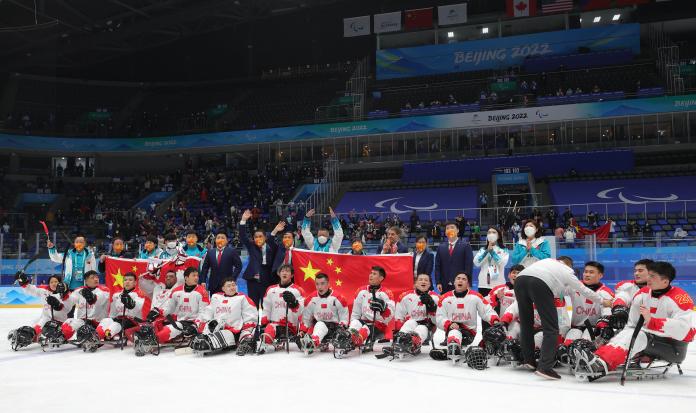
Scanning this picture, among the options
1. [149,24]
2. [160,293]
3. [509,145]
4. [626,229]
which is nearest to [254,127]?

--

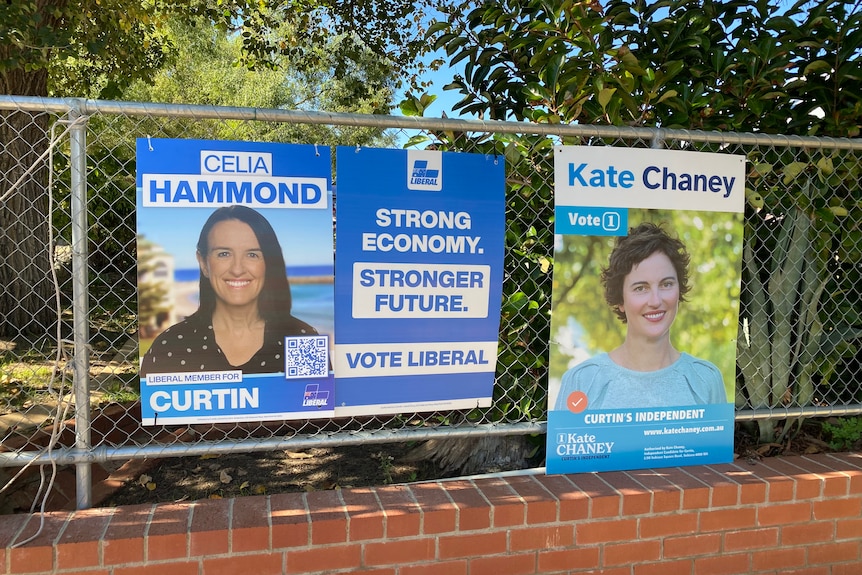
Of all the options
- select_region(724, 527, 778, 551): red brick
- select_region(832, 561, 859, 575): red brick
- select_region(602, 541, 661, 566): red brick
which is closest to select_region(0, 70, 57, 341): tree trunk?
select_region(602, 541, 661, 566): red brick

Problem to solve: From the rows above, copy out verbatim every line that begins with the line containing "Scanning this picture, among the options" and continues through the line containing "which is nearest to [254,127]?", including both of these lines.

Written response:
Scanning this picture, among the options
1. [149,24]
2. [160,293]
3. [509,145]
4. [626,229]
which is nearest to [254,127]?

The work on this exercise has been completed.